Sağlık ve Sosyal Hizmet Emekçileri Sendikası (SES) Antalya Şubesi Eş Başkanı Dr. Kaan Taşer 14 Mart Tıp Bayramı ve Sağlık Mücadele Haftası dolayısıyla açıklamalarda bulundu.  Dr. Kaan Taşer 14 Mart Sağlık Haftasını Mücadele Bayramına Dönüştüreceklerini belirterek şunları ifade etti;

“Sağlık hizmetinin metalaştırılarak alınıp satılan bir mala dönüştürülmesine, hastaya müşteri denilmesine ve sağlık bütçesinin özel sermayeye akıtılmasına. Sağlık kurumlarının şirketleşmesine, halkın sağlığının paraya tahvil edilmesine. Performans -güvencesizlik- şiddet kıskacı ile faturanın sağlık emekçilerine kesilmesine. Tıp Bayramının 105. Yıldönümünde de 14 Mart Haftasında mücadeleye devam ediyoruz.  14 Mart’lar Bayrama dönüşsün diye Sağlık Mücadele Haftası diyoruz. Çünkü

Uzun çalışma saatleri, iş yükü, mobbing ve angarya gibi modern kölelik çalışma koşullarına isyan edenlerin, karşı duranların mücadele haftasıdır 14 Mart. Pandeminin başından beri “Yaşamak ve yaşatmak istiyoruz” diyenlerin mücadele haftasıdır 14 Mart. Önlenebilir bir hastalık (covıd-19) nedeniyle, sağlam olmadığı için depremde yıkılan sağlık kurumlarında yüzlerce arkadaşını yitiren “yaşam hakkı” yok sayılanların haftasıdır 14 Mart. İhtiyaç olduğunda kahraman ilan edilip alkışlatılan, sonrasında değersizleştirilenlerin haftasıdır 14 Mart. Toplu sözleşmelerle mali, sosyal, özlük hakları iyileştirilmeyen, çalışma koşulları daha da ağırlaştırılan, iş barışı bozulanların haftasıdır 14 Mart.

ARAÇ BAŞINDA UYUYA KALMIŞTI

Enflasyonun, verginin yükünün altında ezdirilen, sadaka gibi zamlara muhtaç edildikçe yoksullaşanların; insanca yaşayacak meslek riskini karşılayacak, emekliliğe yansıyacak yoksulluk sınırının üstünde OECD ülkeleri standartlarında temel ücret diye iş bırakanların, eylem örgütleyenlerin haftasıdır 14 Mart. 36 saat nöbet tuttuktan sonra evine giderken araç başında uyuyakalan Rümeysa Şen’in kutlayamadığı Tıp Bayramıdır 14 Mart. Melike ve Mustafa gibi angaryaya, psikolojik şiddete, değersizleştirmeye daha fazla dayanamayıp intihara sürüklenen hekimlerin, hemşirelerin, anestezi teknikerlerinin yardım çığlığıdır 14 Mart.

Veri kümesi kayıtları
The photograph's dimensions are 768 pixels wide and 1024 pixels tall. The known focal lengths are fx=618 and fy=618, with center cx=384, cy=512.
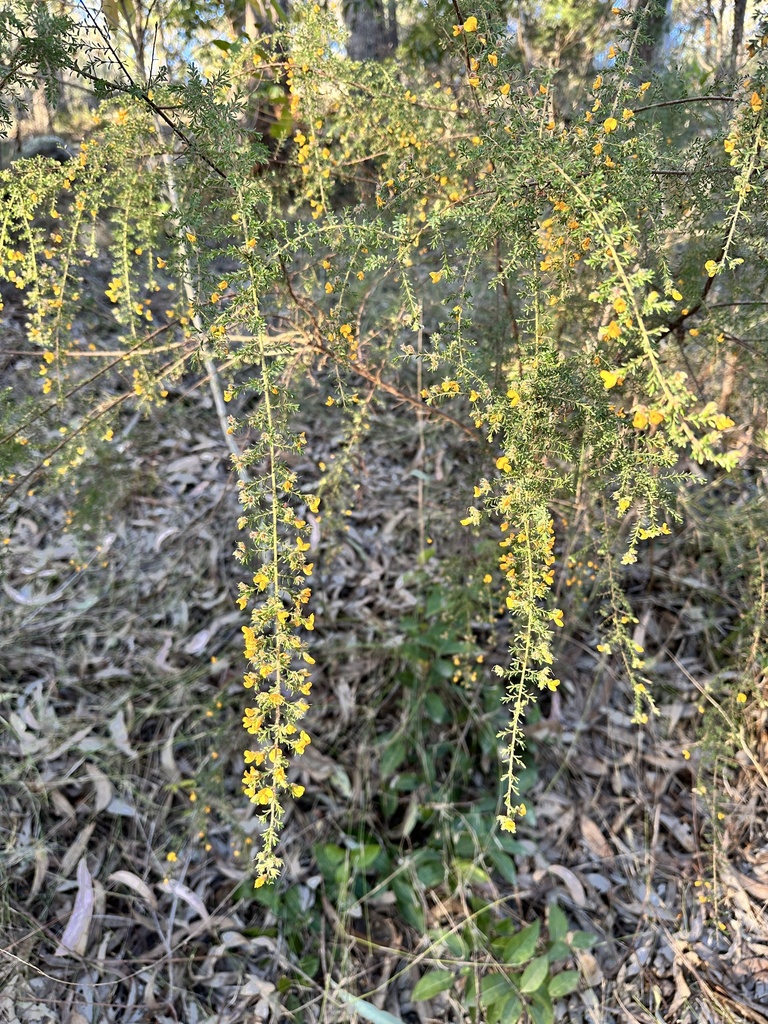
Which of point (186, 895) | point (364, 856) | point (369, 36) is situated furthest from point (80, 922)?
point (369, 36)

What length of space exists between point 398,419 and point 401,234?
6.69 ft

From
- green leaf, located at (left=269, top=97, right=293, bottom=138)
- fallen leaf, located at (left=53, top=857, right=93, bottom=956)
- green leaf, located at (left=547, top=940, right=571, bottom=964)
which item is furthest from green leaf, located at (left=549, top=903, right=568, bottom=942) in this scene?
green leaf, located at (left=269, top=97, right=293, bottom=138)

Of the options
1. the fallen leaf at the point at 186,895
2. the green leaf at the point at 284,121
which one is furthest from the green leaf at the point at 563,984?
the green leaf at the point at 284,121

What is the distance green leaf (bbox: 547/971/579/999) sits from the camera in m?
1.59

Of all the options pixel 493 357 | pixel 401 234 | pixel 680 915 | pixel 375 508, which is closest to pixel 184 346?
pixel 401 234

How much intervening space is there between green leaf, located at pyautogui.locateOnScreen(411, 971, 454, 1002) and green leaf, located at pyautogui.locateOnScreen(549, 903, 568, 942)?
0.99 ft

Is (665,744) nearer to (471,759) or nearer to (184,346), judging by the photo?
(471,759)

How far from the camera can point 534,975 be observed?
1589 millimetres

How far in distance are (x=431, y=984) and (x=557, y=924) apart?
1.26 ft

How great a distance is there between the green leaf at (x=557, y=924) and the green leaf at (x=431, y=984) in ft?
0.99

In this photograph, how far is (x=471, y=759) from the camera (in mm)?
2100

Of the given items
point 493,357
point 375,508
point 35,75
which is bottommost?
point 375,508

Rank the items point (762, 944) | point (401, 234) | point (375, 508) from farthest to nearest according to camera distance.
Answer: point (375, 508) → point (762, 944) → point (401, 234)

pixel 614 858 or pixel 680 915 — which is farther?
pixel 614 858
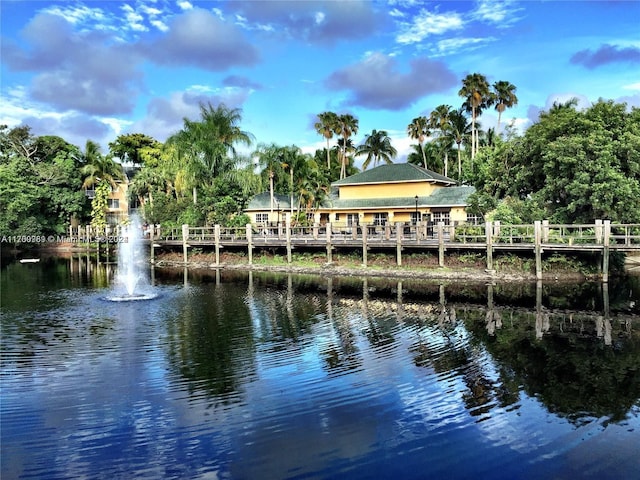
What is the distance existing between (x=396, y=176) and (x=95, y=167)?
105 ft

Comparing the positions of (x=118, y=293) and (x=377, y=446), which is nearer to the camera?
(x=377, y=446)

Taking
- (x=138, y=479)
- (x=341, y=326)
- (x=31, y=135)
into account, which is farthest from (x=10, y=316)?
(x=31, y=135)

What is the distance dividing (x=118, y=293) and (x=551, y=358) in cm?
1844

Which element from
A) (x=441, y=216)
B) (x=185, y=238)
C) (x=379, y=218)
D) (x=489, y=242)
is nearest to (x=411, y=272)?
(x=489, y=242)

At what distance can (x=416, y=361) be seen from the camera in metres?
13.1

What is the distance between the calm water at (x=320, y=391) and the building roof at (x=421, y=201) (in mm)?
20576

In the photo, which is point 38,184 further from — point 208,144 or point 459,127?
point 459,127

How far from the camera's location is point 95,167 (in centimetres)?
5641

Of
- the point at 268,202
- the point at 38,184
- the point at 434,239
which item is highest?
the point at 38,184

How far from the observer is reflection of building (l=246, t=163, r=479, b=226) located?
Answer: 4144 centimetres

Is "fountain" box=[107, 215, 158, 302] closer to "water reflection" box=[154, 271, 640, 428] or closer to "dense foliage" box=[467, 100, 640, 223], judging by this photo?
"water reflection" box=[154, 271, 640, 428]

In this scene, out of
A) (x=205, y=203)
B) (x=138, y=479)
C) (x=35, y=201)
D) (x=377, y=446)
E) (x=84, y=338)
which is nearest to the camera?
(x=138, y=479)

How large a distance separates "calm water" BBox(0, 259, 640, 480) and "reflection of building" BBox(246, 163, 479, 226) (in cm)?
2090

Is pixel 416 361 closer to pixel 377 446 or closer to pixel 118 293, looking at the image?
pixel 377 446
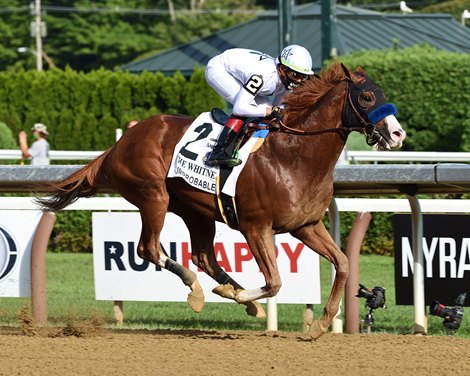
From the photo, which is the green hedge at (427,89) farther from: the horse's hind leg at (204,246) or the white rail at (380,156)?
the horse's hind leg at (204,246)

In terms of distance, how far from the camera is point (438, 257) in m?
7.60

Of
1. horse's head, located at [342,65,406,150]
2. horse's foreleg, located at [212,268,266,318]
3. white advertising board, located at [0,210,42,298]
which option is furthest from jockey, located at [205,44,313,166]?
white advertising board, located at [0,210,42,298]

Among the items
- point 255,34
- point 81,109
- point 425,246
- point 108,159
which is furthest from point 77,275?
point 255,34

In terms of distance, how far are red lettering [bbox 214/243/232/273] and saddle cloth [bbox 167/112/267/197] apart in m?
1.01

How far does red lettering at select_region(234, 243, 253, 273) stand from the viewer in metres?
7.88

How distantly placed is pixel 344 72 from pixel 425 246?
1514 mm

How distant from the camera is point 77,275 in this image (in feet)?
36.8

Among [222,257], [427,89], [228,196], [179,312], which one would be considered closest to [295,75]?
[228,196]

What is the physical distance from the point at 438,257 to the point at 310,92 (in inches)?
62.7

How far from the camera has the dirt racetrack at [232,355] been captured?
5602 mm

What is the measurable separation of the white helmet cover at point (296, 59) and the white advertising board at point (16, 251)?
93.5 inches

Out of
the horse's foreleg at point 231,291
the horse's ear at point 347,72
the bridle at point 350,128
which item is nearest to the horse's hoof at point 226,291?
the horse's foreleg at point 231,291

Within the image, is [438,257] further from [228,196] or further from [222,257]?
[228,196]

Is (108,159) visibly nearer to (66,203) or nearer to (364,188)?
(66,203)
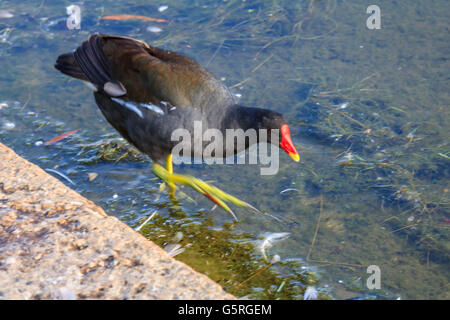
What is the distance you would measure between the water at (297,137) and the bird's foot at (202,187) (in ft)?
0.23

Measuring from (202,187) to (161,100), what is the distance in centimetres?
63

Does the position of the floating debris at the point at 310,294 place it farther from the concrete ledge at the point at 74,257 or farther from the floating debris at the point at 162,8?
the floating debris at the point at 162,8

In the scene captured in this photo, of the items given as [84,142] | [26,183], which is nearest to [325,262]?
[26,183]

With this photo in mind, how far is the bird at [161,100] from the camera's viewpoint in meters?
3.21

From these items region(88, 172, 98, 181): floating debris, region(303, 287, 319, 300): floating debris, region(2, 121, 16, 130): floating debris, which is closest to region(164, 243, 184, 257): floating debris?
region(303, 287, 319, 300): floating debris

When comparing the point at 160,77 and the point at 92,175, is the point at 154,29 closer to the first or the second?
the point at 92,175

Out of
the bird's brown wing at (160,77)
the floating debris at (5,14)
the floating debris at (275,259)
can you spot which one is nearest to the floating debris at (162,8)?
the floating debris at (5,14)

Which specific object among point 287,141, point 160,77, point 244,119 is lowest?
point 287,141

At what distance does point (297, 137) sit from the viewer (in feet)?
12.9

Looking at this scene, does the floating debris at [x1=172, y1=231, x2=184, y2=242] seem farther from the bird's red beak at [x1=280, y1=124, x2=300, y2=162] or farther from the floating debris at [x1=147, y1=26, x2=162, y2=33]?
the floating debris at [x1=147, y1=26, x2=162, y2=33]

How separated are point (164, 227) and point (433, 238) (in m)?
1.57

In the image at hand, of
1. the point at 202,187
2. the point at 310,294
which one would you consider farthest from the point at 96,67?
the point at 310,294

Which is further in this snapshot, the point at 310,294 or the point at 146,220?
the point at 146,220

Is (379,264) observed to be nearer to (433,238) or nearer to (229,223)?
(433,238)
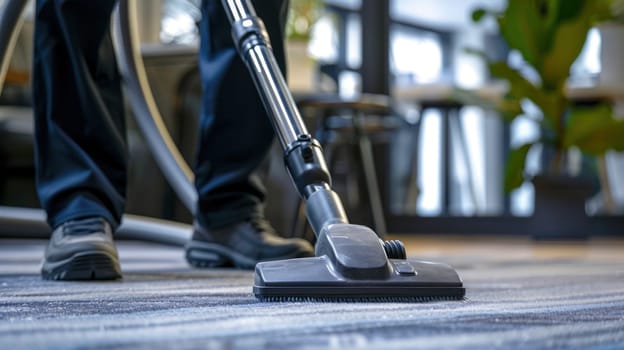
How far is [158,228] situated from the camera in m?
1.58

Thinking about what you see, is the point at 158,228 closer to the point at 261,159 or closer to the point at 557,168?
the point at 261,159

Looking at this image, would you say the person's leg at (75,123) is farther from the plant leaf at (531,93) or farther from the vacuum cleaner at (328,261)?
the plant leaf at (531,93)

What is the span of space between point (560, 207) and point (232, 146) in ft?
7.20

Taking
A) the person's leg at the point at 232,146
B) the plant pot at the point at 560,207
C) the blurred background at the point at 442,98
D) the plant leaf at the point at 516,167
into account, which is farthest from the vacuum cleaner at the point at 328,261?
the blurred background at the point at 442,98

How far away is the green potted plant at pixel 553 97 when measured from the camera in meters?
2.98

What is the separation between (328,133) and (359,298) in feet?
6.43

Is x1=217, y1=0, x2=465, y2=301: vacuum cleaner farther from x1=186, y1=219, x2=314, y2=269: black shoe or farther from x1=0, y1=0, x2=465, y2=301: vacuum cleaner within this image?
x1=186, y1=219, x2=314, y2=269: black shoe

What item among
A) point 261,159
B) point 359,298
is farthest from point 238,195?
point 359,298

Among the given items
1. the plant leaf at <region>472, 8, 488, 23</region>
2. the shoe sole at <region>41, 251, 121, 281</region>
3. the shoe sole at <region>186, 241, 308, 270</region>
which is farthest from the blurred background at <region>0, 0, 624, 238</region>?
the shoe sole at <region>41, 251, 121, 281</region>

Görev Listesi ->
a: Metnin "Uzun çalışma saatleri, iş" sözcüklerinden "bozulanların haftasıdır 14 Mart." sözcüklerine kadar olan kısmını, sınırlardaki sözcükler dahil, "haftasıdır" yerine "günüdür" koyarak yeniden yazar mısınız?
b: Metne göre Rümeysa Şen kaç saat nöbet tuttuktan sonra araç başında uyuyakalmıştır?
Bu veriler başka bir kaynaktan alınmıştır.

Yanıtlar ->
a:
Uzun çalışma saatleri, iş yükü, mobbing ve angarya gibi modern kölelik çalışma koşullarına isyan edenlerin, karşı duranların mücadele günüdür 14 Mart. Pandeminin başından beri “Yaşamak ve yaşatmak istiyoruz” diyenlerin mücadele günüdür 14 Mart. Önlenebilir bir hastalık (covıd-19) nedeniyle, sağlam olmadığı için depremde yıkılan sağlık kurumlarında yüzlerce arkadaşını yitiren “yaşam hakkı” yok sayılanların günüdür 14 Mart. İhtiyaç olduğunda kahraman ilan edilip alkışlatılan, sonrasında değersizleştirilenlerin günüdür 14 Mart. Toplu sözleşmelerle mali, sosyal, özlük hakları iyileştirilmeyen, çalışma koşulları daha da ağırlaştırılan, iş barışı bozulanların günüdür 14 Mart.

b: 36 saat nöbet tuttuktan sonra.